Henry Miggins Saunters into Scene of Spokane's Wild West Government

Roskelley had heard enough. Not only had Harris and McCaslin voted for the Hanson development they had eliminated the possibility that his objections would be part of the record. That was the last straw. Roskelley screamed his anger at the other two county commissioners.

Harris screamed right back, "Why don't we settle this like men," he said, drawing an admiring gaze from McCaslin.

Roskelley kicked his chair out of the way. "That's fine with me," he snarled and raised his fists.

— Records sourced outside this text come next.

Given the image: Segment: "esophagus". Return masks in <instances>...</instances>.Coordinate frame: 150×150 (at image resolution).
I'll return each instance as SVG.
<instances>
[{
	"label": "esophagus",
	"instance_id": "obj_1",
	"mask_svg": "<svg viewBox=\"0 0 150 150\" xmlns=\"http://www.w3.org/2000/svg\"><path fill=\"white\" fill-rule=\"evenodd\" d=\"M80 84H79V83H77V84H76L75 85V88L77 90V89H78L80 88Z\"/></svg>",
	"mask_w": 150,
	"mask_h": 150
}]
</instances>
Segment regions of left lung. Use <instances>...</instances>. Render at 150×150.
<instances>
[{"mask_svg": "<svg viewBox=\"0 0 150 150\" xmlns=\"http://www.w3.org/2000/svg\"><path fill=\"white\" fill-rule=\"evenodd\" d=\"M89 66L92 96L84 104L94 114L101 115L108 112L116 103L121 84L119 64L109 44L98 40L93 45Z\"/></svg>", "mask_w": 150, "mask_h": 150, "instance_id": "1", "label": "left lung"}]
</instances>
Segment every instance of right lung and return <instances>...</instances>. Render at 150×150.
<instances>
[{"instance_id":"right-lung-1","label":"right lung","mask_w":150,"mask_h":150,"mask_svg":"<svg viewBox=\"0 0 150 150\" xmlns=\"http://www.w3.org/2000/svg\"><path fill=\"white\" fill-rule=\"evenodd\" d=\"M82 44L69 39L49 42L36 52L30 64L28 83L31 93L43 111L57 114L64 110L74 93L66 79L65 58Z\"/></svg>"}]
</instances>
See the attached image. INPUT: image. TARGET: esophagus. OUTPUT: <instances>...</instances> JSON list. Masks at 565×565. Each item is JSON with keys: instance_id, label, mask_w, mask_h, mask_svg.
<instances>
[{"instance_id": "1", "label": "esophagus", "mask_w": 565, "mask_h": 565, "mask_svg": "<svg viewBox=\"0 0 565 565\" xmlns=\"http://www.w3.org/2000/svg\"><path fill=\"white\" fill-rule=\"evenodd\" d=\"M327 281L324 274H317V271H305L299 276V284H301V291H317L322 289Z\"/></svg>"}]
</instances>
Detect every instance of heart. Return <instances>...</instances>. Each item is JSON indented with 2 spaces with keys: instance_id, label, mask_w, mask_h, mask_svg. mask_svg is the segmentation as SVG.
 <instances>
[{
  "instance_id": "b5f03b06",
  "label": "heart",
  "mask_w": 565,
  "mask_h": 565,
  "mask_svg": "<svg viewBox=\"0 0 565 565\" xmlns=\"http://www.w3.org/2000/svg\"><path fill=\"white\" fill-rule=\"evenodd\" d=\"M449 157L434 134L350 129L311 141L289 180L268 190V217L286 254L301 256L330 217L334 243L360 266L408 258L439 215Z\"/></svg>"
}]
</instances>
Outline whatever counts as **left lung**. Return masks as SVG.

Harris didn't raise his fists he drew a gun from his ample hip. "Isn't that just like a mountain climber," he grinned, "bringing his fists to a gun fight."

"A gun! What are you doing with a gun in here," a startled Roskelley yelled.

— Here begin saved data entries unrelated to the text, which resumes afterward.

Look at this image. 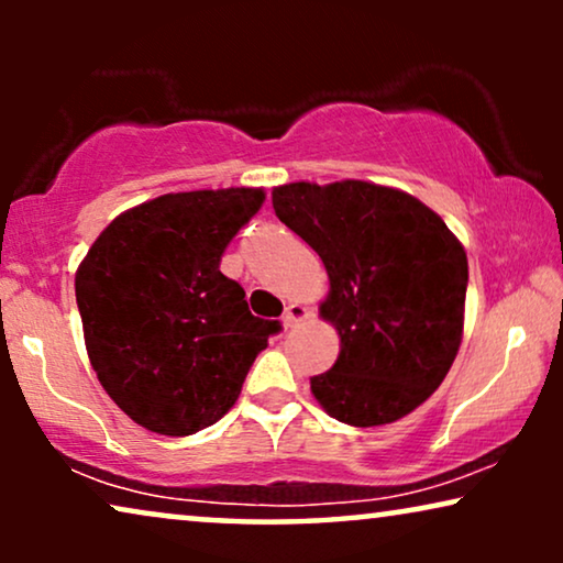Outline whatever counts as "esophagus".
Returning <instances> with one entry per match:
<instances>
[{
	"label": "esophagus",
	"instance_id": "34e87169",
	"mask_svg": "<svg viewBox=\"0 0 563 563\" xmlns=\"http://www.w3.org/2000/svg\"><path fill=\"white\" fill-rule=\"evenodd\" d=\"M310 314H312L310 307H305V305H299V302H291V305H287V310H284L282 322H284V328H295L297 322L307 320V318H310Z\"/></svg>",
	"mask_w": 563,
	"mask_h": 563
}]
</instances>
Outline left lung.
<instances>
[{
  "label": "left lung",
  "instance_id": "1",
  "mask_svg": "<svg viewBox=\"0 0 563 563\" xmlns=\"http://www.w3.org/2000/svg\"><path fill=\"white\" fill-rule=\"evenodd\" d=\"M272 202L330 279L320 314L341 335V353L310 379L314 399L356 428L405 418L441 387L459 353L464 245L420 199L379 184H284Z\"/></svg>",
  "mask_w": 563,
  "mask_h": 563
}]
</instances>
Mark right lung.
I'll use <instances>...</instances> for the list:
<instances>
[{
	"label": "right lung",
	"mask_w": 563,
	"mask_h": 563,
	"mask_svg": "<svg viewBox=\"0 0 563 563\" xmlns=\"http://www.w3.org/2000/svg\"><path fill=\"white\" fill-rule=\"evenodd\" d=\"M264 205L261 189L164 195L122 212L76 272L97 379L137 426L161 435L210 428L282 330L251 314L220 272L222 253Z\"/></svg>",
	"instance_id": "right-lung-1"
}]
</instances>
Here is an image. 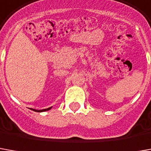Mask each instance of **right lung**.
<instances>
[{"mask_svg": "<svg viewBox=\"0 0 151 151\" xmlns=\"http://www.w3.org/2000/svg\"><path fill=\"white\" fill-rule=\"evenodd\" d=\"M51 107L50 108H47V109H41V110H37V109H30L32 110H33V111H35V112H44V111H47V110H50Z\"/></svg>", "mask_w": 151, "mask_h": 151, "instance_id": "right-lung-1", "label": "right lung"}]
</instances>
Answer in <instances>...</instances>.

"Don't you remember Sterk proposed to deputize us so we could go around armed," Harris smirked.

"That was a proposal you idiot," said Roskelley. "We never passed anything that said we could do it."

"It was close enough for me," grinned Harris.

McCaslin almost fainted with admiration. "Oh Phil, you're so powerful," she cooed.

Roskelley had seen enough. He edged his way to the closest exit, never taking his eyes off Harris and the gun. He squeezed his way through a door and heaved a sigh of relief. Roskelley turned to leave and immediately bumped into someone reaching for the door.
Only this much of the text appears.